The story behind Holly Golightly, Breakfast at Tiffany’s and Marilyn Monroe
In early drafts of the story Holly was named Connie Gustafson; Capote later changed her name to Holiday Golightly. He apparently based the character of Holly on several different women, all friends or close acquaintances of his. Claims have been made as to the source of the character, the “real Holly Golightly”, in what Capote called the “Holly Golightly Sweepstakes”; including socialite Gloria Vanderbilt, Oona O'Neill, writer/actress Carol Grace, writer Maeve Brennan, writer Doris Lilly, model Dorian Leigh(whom Capote dubbed “Happy Go Lucky”), and her sister, model Suzy Parker. Capote’s biographer Gerald Clarke wrote “half the women he knew …claimed to be the model for his wacky heroine"Clarke also wrote of the similarities between the author himself and the character.
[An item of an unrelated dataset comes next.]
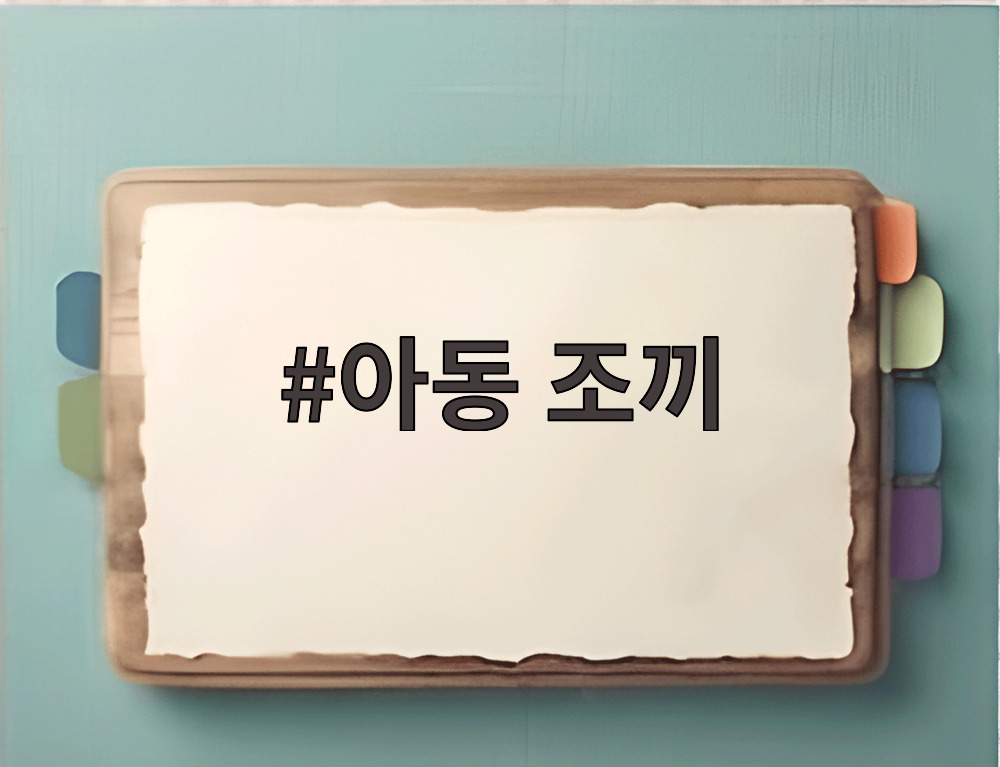 아동 조끼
There are also similarities between the lives of Holly and Capote’s mother, Nina Capote; among other shared attributes both women were born in the rural south with similar "hick” birth names that they changed (Holly Golightly was born Lula Mae Barnes in Texas, Nina Capote was born Lillie Mae Faulk in Alabama), both left the husbands they married as teenagers and abandoned relatives they loved and were responsible for going to New York, and both achieved “café society” status through relationships with wealthier men, though Capote’s mother was born two decades earlier than the fictional Holly Golightly.Capote was also unsuccessfully sued for libel and invasion of privacy by a Manhattan resident named Bonnie Golightly who claimed that he had based Holly on her.
Capote, who sold the film rights of his novella to Paramount Studios, wanted Marilyn Monroe to play Holly Golightly, whom he had described perfectly in the book. Barry Paris references a quote by Capote: “Marilyn was always my first choice to play the girl, Holly Golightly.” Screenwriter Axelrod was hired to “tailor the screenplay for Monroe”. When Lee Strasberg advised Monroe that playing a prostitute would be bad for her image, she turned it down and performed in The Misfits instead. When Hepburn was cast instead of Monroe, Capote remarked: “Paramount double-crossed me in every way and cast Audrey”. Originally producers Martin Jurow and Richard Shepherd had picked John Frankenheimer as the director, but Hepburn said: “I’ve never heard of him” and he was replaced on her request.